March 8, 2011

Donald Berwick, MD
Centers for Medicare & Medicaid Services
Department of Health and Human Services
P.O. Box 8010
Baltimore, MD 21244-8010

File Code: CMS-3239-P

Re: Proposed Rule on the Hospital Inpatient Value-Based Purchasing Program

Dear Dr. Berwick:

The Healthcare Financial Management Association (HFMA), on behalf of its 35,000 members, appreciates this opportunity to comment on the Center for Medicare and Medicaid Services' (CMS) proposed rule on the hospital inpatient value-based purchasing program, published in the January 13, 2011, Federal Register.

HFMA appreciates CMS's efforts to promulgate value-based purchasing regulations associated with Section 3001 of the Patient Protection and Affordable Care Act and Health Care Education Reconciliation Act of 2010.  We recognize CMS's well-intentioned approach to the hospital inpatient value-based purchasing proposed rule.  However, we are concerned with specific components of the proposed rule as it is currently written.

Below, please find our detailed comments related to the components of the hospital inpatient value-based purchasing rule that concern our members.
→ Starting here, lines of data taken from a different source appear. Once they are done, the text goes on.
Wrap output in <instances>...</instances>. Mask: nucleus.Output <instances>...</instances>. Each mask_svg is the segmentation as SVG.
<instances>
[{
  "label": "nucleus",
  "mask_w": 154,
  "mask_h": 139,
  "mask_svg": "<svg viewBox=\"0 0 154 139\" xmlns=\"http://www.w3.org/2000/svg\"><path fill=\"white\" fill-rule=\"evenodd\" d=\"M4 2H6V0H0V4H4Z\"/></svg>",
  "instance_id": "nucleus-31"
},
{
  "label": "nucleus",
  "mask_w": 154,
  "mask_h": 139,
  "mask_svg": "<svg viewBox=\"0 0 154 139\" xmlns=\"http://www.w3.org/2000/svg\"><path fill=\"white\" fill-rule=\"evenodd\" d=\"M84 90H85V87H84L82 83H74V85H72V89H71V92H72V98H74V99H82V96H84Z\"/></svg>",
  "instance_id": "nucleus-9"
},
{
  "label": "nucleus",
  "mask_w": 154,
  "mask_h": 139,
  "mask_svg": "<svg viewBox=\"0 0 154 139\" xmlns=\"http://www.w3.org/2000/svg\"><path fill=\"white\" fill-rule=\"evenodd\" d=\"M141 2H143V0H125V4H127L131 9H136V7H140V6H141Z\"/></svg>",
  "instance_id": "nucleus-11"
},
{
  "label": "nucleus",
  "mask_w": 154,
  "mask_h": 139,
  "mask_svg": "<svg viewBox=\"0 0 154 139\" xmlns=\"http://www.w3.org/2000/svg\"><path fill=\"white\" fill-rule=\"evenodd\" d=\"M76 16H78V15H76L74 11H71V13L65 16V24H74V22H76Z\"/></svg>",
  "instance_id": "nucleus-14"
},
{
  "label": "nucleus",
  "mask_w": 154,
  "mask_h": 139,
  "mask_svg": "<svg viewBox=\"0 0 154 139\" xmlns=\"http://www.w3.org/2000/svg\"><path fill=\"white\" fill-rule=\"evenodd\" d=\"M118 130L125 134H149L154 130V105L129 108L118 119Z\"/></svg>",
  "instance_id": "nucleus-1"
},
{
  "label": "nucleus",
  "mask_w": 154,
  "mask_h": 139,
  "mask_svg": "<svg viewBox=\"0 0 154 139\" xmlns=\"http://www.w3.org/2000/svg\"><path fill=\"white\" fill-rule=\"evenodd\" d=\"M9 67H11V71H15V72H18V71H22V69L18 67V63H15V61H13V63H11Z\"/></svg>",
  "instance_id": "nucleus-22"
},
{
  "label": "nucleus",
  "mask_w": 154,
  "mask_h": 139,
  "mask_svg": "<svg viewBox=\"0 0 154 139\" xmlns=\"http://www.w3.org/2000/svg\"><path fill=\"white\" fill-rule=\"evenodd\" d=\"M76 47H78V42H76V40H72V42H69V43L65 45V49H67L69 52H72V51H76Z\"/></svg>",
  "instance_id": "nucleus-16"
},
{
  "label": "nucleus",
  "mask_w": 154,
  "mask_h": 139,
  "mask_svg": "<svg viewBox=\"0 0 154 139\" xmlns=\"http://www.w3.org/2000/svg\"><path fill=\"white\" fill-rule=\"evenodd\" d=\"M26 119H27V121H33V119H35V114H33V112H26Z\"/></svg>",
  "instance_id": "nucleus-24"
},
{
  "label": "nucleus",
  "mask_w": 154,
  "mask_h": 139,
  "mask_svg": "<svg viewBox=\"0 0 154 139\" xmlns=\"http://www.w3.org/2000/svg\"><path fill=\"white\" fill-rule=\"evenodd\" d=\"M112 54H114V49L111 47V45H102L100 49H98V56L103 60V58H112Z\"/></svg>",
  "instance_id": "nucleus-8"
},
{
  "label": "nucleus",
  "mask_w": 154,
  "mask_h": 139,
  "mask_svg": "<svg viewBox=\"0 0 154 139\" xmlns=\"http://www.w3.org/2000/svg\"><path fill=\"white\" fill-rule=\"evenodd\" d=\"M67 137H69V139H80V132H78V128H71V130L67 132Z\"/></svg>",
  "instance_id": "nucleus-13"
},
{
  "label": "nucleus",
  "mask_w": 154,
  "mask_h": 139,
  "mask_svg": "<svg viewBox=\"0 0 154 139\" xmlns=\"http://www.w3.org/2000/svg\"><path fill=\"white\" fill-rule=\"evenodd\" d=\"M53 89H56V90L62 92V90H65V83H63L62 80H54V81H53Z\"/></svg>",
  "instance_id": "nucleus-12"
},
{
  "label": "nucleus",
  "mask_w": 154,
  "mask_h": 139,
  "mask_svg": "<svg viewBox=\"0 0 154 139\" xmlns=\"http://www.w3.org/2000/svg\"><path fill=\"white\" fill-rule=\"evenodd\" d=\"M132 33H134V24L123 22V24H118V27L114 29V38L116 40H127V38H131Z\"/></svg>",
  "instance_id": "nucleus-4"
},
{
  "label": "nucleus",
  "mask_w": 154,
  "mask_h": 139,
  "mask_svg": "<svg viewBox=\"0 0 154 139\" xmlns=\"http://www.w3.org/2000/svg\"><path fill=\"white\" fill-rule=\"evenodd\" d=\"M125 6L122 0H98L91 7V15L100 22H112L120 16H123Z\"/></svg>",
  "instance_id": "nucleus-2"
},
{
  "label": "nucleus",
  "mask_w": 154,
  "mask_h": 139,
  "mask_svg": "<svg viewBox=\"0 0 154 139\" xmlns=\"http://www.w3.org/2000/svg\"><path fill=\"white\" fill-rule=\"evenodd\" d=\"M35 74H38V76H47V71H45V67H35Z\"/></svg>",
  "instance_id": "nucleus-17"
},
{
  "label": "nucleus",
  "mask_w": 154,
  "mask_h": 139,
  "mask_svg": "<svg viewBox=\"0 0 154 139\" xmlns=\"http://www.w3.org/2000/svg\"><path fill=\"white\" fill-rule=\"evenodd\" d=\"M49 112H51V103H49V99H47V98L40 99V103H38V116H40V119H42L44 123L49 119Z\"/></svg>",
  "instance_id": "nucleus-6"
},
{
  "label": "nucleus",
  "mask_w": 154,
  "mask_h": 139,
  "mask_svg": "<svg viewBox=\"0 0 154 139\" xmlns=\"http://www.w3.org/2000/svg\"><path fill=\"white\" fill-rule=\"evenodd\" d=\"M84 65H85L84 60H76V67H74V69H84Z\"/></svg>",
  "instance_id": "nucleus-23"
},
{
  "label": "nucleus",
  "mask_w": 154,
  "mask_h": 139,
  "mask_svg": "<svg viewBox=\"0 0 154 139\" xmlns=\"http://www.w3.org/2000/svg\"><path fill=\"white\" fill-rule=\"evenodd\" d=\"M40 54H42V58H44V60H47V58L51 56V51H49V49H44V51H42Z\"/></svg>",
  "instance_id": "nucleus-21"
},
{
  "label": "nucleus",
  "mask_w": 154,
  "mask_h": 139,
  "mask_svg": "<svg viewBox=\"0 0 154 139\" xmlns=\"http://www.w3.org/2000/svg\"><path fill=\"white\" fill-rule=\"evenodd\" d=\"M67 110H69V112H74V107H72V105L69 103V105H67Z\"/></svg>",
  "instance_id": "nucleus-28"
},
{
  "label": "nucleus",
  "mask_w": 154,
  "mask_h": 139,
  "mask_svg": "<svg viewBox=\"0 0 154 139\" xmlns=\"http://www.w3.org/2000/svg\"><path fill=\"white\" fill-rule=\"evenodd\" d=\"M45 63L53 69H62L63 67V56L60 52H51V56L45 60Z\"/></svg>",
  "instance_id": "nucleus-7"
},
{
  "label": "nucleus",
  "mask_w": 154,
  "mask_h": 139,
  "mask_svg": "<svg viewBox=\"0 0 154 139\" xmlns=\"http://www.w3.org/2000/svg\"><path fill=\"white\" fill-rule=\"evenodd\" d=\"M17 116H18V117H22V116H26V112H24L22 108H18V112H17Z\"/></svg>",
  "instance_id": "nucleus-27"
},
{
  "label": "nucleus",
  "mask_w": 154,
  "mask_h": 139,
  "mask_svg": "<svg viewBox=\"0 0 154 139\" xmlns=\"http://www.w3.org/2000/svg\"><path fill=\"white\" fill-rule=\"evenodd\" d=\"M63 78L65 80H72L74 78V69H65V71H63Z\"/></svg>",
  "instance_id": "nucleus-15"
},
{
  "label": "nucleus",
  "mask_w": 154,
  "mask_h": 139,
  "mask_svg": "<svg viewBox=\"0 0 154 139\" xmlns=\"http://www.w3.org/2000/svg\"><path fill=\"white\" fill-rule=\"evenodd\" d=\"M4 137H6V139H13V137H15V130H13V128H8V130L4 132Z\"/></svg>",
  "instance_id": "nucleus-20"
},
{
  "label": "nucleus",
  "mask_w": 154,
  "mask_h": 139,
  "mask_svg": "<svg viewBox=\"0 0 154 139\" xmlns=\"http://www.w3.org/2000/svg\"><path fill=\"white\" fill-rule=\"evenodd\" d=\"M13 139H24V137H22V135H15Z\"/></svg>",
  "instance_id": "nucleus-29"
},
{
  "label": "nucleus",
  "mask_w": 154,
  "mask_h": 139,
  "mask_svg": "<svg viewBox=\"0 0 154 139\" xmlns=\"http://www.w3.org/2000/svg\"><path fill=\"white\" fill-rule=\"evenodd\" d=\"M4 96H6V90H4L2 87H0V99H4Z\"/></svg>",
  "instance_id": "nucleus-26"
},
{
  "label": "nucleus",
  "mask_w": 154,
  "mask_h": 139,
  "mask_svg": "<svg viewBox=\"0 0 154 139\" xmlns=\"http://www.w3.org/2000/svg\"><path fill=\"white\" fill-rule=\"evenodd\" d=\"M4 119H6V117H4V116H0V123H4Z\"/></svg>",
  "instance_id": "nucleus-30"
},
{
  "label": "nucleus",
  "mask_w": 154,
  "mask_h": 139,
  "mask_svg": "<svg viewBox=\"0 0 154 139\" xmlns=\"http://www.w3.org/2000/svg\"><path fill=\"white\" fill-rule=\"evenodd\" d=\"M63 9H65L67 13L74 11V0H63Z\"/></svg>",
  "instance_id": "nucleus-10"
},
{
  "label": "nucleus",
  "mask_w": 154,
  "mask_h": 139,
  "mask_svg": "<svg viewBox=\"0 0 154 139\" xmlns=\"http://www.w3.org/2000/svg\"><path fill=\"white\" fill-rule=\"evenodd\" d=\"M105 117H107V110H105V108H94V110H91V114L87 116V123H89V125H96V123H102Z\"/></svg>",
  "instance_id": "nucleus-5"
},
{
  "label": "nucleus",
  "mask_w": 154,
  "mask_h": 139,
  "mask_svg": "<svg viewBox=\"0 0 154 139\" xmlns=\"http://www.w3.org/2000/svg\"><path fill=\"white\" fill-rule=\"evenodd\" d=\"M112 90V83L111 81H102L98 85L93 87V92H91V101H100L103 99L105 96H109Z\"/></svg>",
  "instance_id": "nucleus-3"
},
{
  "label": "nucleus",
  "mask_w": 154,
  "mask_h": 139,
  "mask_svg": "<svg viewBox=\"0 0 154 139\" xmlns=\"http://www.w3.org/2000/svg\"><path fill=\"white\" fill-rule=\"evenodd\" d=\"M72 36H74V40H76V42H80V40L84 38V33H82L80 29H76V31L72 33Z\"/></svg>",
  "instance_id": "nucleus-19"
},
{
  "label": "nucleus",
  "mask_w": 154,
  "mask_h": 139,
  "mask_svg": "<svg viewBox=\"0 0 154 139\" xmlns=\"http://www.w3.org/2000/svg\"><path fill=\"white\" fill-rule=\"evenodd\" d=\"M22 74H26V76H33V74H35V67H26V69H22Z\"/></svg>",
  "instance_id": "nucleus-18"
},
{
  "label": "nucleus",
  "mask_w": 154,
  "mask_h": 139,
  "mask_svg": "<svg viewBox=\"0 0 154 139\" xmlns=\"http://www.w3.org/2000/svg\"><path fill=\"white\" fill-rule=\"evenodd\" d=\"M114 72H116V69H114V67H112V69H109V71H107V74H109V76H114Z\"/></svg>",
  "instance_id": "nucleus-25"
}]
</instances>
Hospital Acquired Conditions (HACs):  CMS proposes to include eight measures related to hospital acquired conditions in federal fiscal year 2014 (FFY14).  This inclusion in the final rule would be duplicative and result in significant overlap with current and impending rules.  Providers are already subject to nonpayment for HACs under the existing inpatient prospective payment system and in FFY15 will be subject to an additional one percent reduction in operating payments if their volume of HACs is in the fourth quartile nationally.

HCAHPS Weighting:  The patient experience or HCAHPS domain comprises 30 percent of the overall VBP score.  While providers should focus on improving patient satisfaction, experience has shown that little can be done to satisfy a patient once they reach a certain level of acuity.  Therefore, CMS should either reduce the overall weighting of the patient experience domain or develop a mechanism to risk adjust the scores so as not to penalize hospitals that provide care to patients with a higher acuity level. Additionally, due to observed differences in scores at a regional level, we recommend normalizing to remove any regional effects.

Minimum Number of Cases:  The proposed rule establishes 10 cases as the minimum number necessary to calculate a score for an individual process of care measure.  This number is not consistent with the Hospital Compare website, which requires 25 cases as a minimum to calculate a process of care score.  CMS should harmonize the minimum number of cases to provide consistency in reporting and should use a minimum number of at least 25 cases.

Efficiency Metrics:  In addition to these immediate concerns, the proposed rule does not address one key item.  We believe that it is imperative that CMS collaborate with hospitals to review existing efficiency metrics and risk adjustment mechanisms before adopting the efficiency metrics that will apply in FFY14 as part of the value-based purchasing program.

The Accountable Care Act mandates that in 2014 CMS must include efficiency measures, including measures of Medicare spending per beneficiary.  Given that physicians control the majority of decisions that impact spending, it will be difficult to isolate and ascribe responsibility for a beneficiary's overall spending to a given hospital. CMS needs to work with the hospital community to develop and implement efficiency metrics sensitive enough to measure spending that hospitals directly influence.  Any metric that does not achieve this goal will ultimately reflect variations within physician practices, not underlying hospital cost efficiency.

HFMA looks forward to any opportunity to provide assistance or comments to support  CMS's effort to promulgate regulations for hospital inpatient value-based purchasing.  As an organization, we take pride in our long history of providing balanced, objective financial technical expertise to Congress, CMS, and advisory groups.

We are at your service to help CMS gain a balanced perspective on this complex issue. If you have additional questions, you may reach me, or Richard Gundling, Vice President of HFMA's Washington, DC, office, at (202) 296-2920. The Association and I look forward to working with you.


Richard L. Clarke, DHA, FHFMA
President and Chief Executive Officer
Healthcare Financial Management Association

About HFMA

HFMA is the nation's leading membership organization for more than 35,000 healthcare financial management professionals. Our members are widely diverse, employed by hospitals, integrated delivery systems, managed care organizations, ambulatory and long-term care facilities, physician practices, accounting and consulting firms, and insurance companies. Members' positions include chief executive officer, chief financial officer, controller, patient accounts manager, accountant, and consultant.

HFMA is a nonpartisan professional practice organization. As part of its education, information, and professional development services, HFMA develops and promotes ethical, high-quality healthcare finance practices. HFMA works with a broad cross-section of stakeholders to improve the healthcare industry by identifying and bridging gaps in knowledge, best practices, and standards.